6- En 2015 ce sera le 130ème anniversaire de la conférence de Berlin, celle « du partage de l’Afrique ». Diriez-vous qu’une mobilisation des élites africaines pour créer les Etats-Unis d’Afrique est possible ou au contraire impossible ? Le 50ème anniversaire de l’Union Africaine, en ce mois de mai 2013, remet à l’ordre du jour cette question soulevée officiellement par Nkrumah en 1963, comme vous le savez.

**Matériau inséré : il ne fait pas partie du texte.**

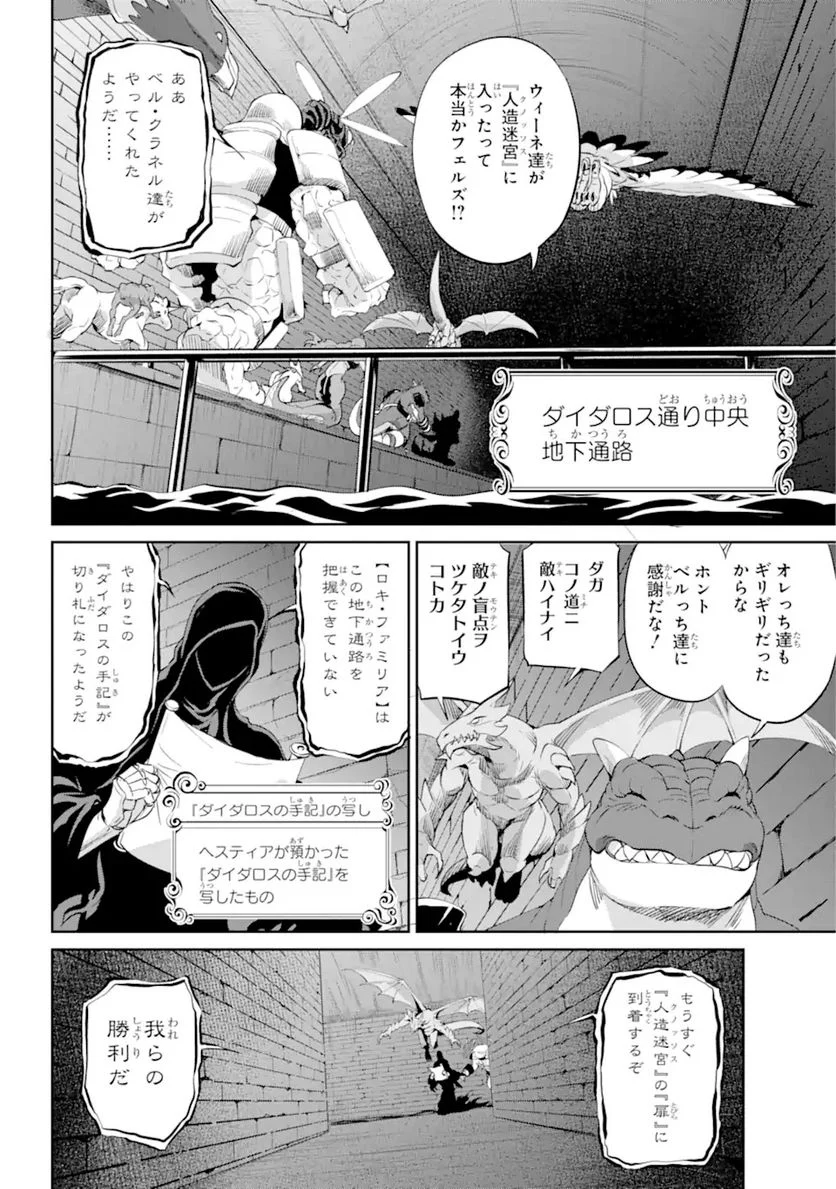 ダンジョンに出会いを求めるのは間違っているだろうか 第91.3話 - Trang 7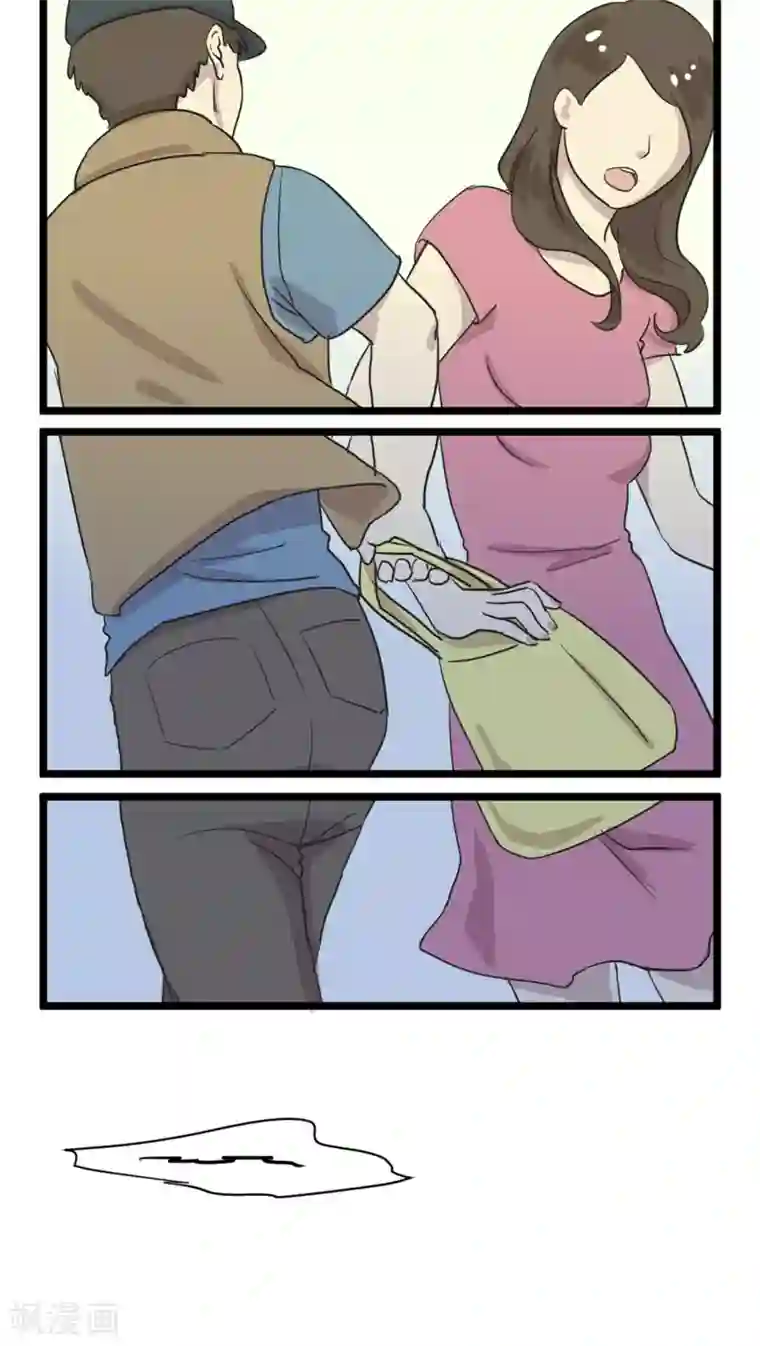 过招吧！优等生第1话 优等生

Le 130ème anniversaire du partage de l’Afrique doit être un moment d’introspection pour tout être humain. Le partage de l’Afrique à Berlin en 1885 a signifié le triomphe de la logique marchande sur la sacralité de la vie. Le déni d’humanité des autres par l’esclavage s’est poursuivi  dans la légitimation du colonialisme et la banalisation de la vie des peuples dominés. La violence coloniale a eu un certain impact sur la monté des fascismes en Europe. C’est l’époque où la géostratégie, que j’appelle « la géo-tragédie » décomplexée, dominait la politique. La volonté de hiérarchiser, de diviser, de dominer, de conquérir et d’exterminer était le maître mot des gouvernants : un désastre pour l’humanité. La fondation de l’OUA, comme la conférence de Bandung en 1955 furent, des actes  importants dans la contestation de l’insupportable violence faite à la dignité humaine dans son ensemble par le fait colonial. Mais peut-on pour autant dire que nos indépendances légitimes ainsi que la fin de l’apartheid ont brisées les chaînes obscures de l’oppression ? L’existence de ce que j’appelle le Populisme Identitaire Radical dans sa version ethnique, religieuse, régionaliste ou chauvine nous montre que si nous avons mis fin aux chaînes du corps, celles de l’esprit ne sont pas toutes tombées. La mobilisation des intellectuels africains pour la réalisation des Etats Unis d’Afrique reste donc un objectif, nécessaire,  possible et noble.  Avec son milliard d’habitants, dont la majorité est jeune, avec ses 40%  des réserves des matières première stratégiques mondiales, le décloisonnement de l’Afrique en ferait très vite la zone de croissance et d’investissement prioritaire au monde. Comme nous le montre l’histoire, aux âmes vaillantes rien n’est impossible : seule la peur de la liberté retarde le triomphe du bonheur commun. Le panafricanisme met en avant l’unité et l’égalité citoyenne dans la diversité des peuples et des cultures : c’est tout le contraire des sectarismes identitaires. N’oublions jamais que la question urgente qui est posée à notre génération reste celle de la liberté. Mais c’est quoi être libre alors ? « Etre libre, nous dit Mandela, n’est pas seulement se débarrasser de ses chaînes, mais vivre d’une manière qui renforce la liberté des autres ».